Organizatorzy tegorocznego Marszu Niepodległości odnieśli kolejny sukces. Dzięki temu, że uczestnicy poniedziałkowej demonstracji zaatakowali ambasadę Federacji Rosyjskiej, to wydarzenie zyskało rangę międzynarodową.
REKLAMA
W poniedziałkowy wieczór o Marszu Niepodległości donosiła więc większość rosyjskich mediów. A komentujący te doniesienia Rosjanie ubolewali, iż Armia Czerwona pomagała wyswobodzić stolicę Polski spod nazistowskiego jarzma tylko po to, by dziś na jej ulicach znowu rządziła brunatna siła.

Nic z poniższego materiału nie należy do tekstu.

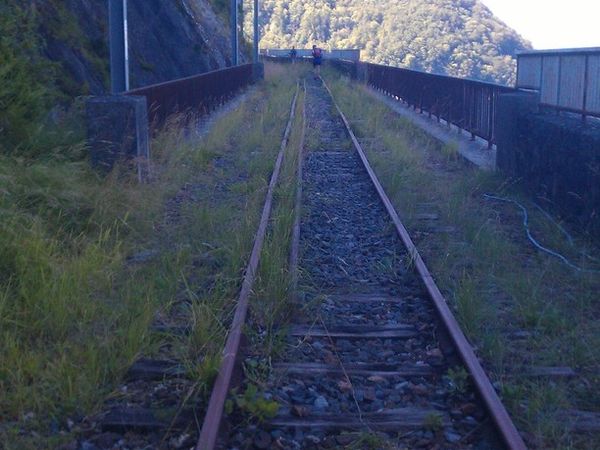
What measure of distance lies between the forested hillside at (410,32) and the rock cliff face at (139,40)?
8517mm

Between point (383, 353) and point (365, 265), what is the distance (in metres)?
2.55

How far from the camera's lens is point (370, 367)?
6.33m

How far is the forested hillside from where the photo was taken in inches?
2000

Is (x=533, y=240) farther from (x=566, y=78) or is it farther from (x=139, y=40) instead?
(x=139, y=40)

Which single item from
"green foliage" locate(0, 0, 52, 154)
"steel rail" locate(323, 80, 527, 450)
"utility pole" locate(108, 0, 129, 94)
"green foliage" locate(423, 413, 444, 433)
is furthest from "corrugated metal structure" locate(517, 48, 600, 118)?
"green foliage" locate(423, 413, 444, 433)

O próbie podpalenia rosyjskiej ambasady w Warszawie i wielogodzinnych zamieszkach, w które kolejny raz zamieniły się obchody Święta Niepodległości, donoszą jednak nie tylko media na Wschodzie. Relacji z ulic Warszawy sporo miejsca poświęca także europejska stacja telewizyjna Euronews. "Skrajnie prawicowi bojówkarze sieją zniszczenie na ulicach polskiej stolicy" - donosiła tymczasem agencja Reutersa.
O tym, że świętowanie 95. rocznicy odzyskania niepodległości zamieniło się w Polsce w gigantyczne zamieszki na ulicach stolicy naszego kraju donosi nawet... "Miami Herald" na Florydzie.